## EXCERPT
FBI probe shows there’s much potential for corruption in Mayor Adams’ circle


There’s no good time for a mayor to be enveloped in a haze of corruption, but there couldn’t be a worse time for New York for this mayor to be surrounded in scandal.

Mayor Adams and his tight claque of cronies have more discretionary power over the city’s spending than any administration in recent history, just as we have less and less reason to trust them. 

We all want to think the best of the mayor, and he was elected with nothing but goodwill from New Yorkers two years ago this week.

But Adams himself makes it hard to maintain this trust and goodwill.  

When news broke Friday that the feds had raided the home of Adams’ top campaign fundraiser, 25-year-old Brianna Suggs, on suspicion the mayor received multiple, disguised donations from foreign nationals (who aren’t allowed to give in races), the mayor and his staff were en route to Washington, DC, to meet with Biden officials over the migrant crisis. 

Moments before the meeting, the mayor abruptly canceled and returned to New York to “deal with a matter.”

He later confirmed he had come back early to “look at this inquiry.”

## GIVEN DATA
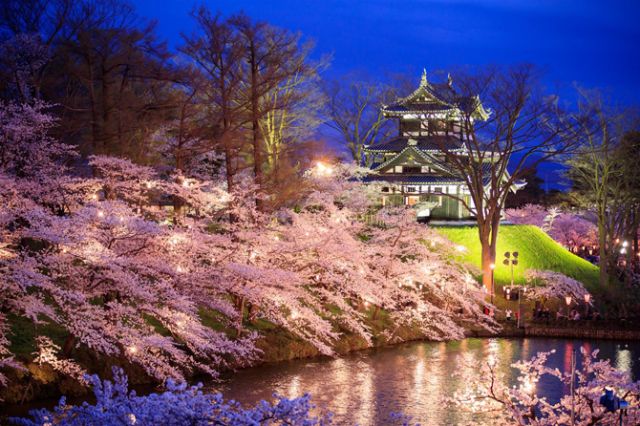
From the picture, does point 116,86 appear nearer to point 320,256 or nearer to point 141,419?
point 320,256

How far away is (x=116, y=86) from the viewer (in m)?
35.3

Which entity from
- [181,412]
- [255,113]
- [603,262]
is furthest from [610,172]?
[181,412]

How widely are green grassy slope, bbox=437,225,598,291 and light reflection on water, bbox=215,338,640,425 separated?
10450 mm

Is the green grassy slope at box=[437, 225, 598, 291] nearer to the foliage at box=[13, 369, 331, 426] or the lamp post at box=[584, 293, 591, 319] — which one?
the lamp post at box=[584, 293, 591, 319]

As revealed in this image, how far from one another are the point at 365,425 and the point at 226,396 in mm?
4242

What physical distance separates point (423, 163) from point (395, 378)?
24943mm

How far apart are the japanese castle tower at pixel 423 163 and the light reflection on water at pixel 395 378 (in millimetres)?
17237

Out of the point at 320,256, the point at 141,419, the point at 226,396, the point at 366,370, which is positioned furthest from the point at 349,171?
the point at 141,419

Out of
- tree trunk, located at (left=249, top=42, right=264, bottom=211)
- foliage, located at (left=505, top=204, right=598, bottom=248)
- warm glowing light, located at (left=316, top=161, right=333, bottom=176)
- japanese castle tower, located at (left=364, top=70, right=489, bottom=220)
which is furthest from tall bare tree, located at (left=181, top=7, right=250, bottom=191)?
foliage, located at (left=505, top=204, right=598, bottom=248)

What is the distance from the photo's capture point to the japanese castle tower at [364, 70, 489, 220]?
45625 mm

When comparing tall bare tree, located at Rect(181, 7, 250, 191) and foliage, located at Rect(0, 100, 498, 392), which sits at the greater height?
tall bare tree, located at Rect(181, 7, 250, 191)

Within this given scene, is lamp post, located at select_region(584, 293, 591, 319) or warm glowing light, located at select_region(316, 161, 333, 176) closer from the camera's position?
lamp post, located at select_region(584, 293, 591, 319)

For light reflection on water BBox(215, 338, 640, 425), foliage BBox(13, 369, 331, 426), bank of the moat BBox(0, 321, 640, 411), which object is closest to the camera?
foliage BBox(13, 369, 331, 426)

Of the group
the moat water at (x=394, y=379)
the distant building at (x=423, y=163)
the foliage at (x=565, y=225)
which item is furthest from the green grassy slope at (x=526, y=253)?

## ASSIGNMENT 1
Repeat the piece on the FBI probe of Mayor Adams' circle, starting with "FBI probe shows" and going on through "trust and goodwill.", and switch each "goodwill" to "good faith".
## ASSIGNMENT 2
Proceed with the piece on the FBI probe of Mayor Adams' circle, writing on from its last sentence.

## RESPONSE AREA 1
FBI probe shows there’s much potential for corruption in Mayor Adams’ circle


There’s no good time for a mayor to be enveloped in a haze of corruption, but there couldn’t be a worse time for New York for this mayor to be surrounded in scandal.

Mayor Adams and his tight claque of cronies have more discretionary power over the city’s spending than any administration in recent history, just as we have less and less reason to trust them. 

We all want to think the best of the mayor, and he was elected with nothing but good faith from New Yorkers two years ago this week.

But Adams himself makes it hard to maintain this trust and good faith.

## RESPONSE AREA 2
Day 1 of this major public-corruption investigation, and it’s already interfering with the mayor’s ability to do his job.

Whether it was a waste of time in the first place to beg DC once again for billions for migrants is not the point.

Friday morning, flying to Washington, Adams boasted of the upcoming meeting, during which he was to team up with other big-city mayors and pressure the White House. 

So the meeting was important to him — and he blew, likely, four figures’ worth of taxpayer money on travel for him and his staff. 

He was already in Washington, and there was nothing he could do about the unfolding news — so why not just go through with the meeting?

It would have sent a signal he has confidence in his own and his campaign staff’s honesty.  

Instead, he looked panicked.

What did he possibly have to do in New York that couldn’t wait another two hours?

Whom did he have to talk to so urgently, and why couldn’t he do his talking on the phone?  

This is the mayor who last year allegedly told his then-buildings commissioner, Eric Ulrich, who was about to be indicted for his own alleged corruption, to “watch your back and watch your phones.”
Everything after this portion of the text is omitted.